- _Exercise details_:
Switch every "closer" to "nearer" in the entries below and reproduce them with everything else unchanged, omitting the pictures.

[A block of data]
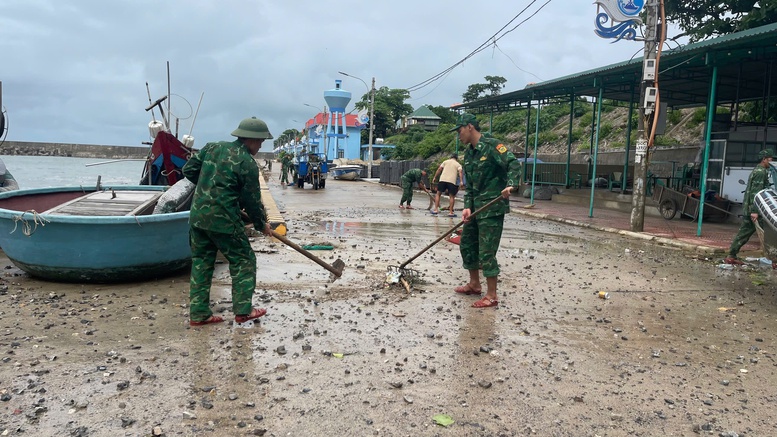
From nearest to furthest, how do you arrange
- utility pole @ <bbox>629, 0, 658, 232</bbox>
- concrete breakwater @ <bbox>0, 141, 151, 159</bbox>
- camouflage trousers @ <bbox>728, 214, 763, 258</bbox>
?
1. camouflage trousers @ <bbox>728, 214, 763, 258</bbox>
2. utility pole @ <bbox>629, 0, 658, 232</bbox>
3. concrete breakwater @ <bbox>0, 141, 151, 159</bbox>

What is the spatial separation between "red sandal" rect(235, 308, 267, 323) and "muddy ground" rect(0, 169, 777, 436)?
153mm

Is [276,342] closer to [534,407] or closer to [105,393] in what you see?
[105,393]

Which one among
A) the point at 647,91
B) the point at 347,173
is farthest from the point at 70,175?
the point at 647,91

- _Final answer_:
From nearest to furthest, how do you arrange
- utility pole @ <bbox>629, 0, 658, 232</bbox>
- concrete breakwater @ <bbox>0, 141, 151, 159</bbox>
- camouflage trousers @ <bbox>728, 214, 763, 258</bbox>
?
1. camouflage trousers @ <bbox>728, 214, 763, 258</bbox>
2. utility pole @ <bbox>629, 0, 658, 232</bbox>
3. concrete breakwater @ <bbox>0, 141, 151, 159</bbox>

What is the spatial separation between "red sandal" rect(235, 308, 267, 323) and "muddy ground" rect(0, 169, 777, 436)?
153mm

Is [276,342] nearer to [534,407] or nearer to [105,393] in what you see?
[105,393]

Which one among
A) the point at 647,91
B) the point at 347,173
is farthest from the point at 70,175?
the point at 647,91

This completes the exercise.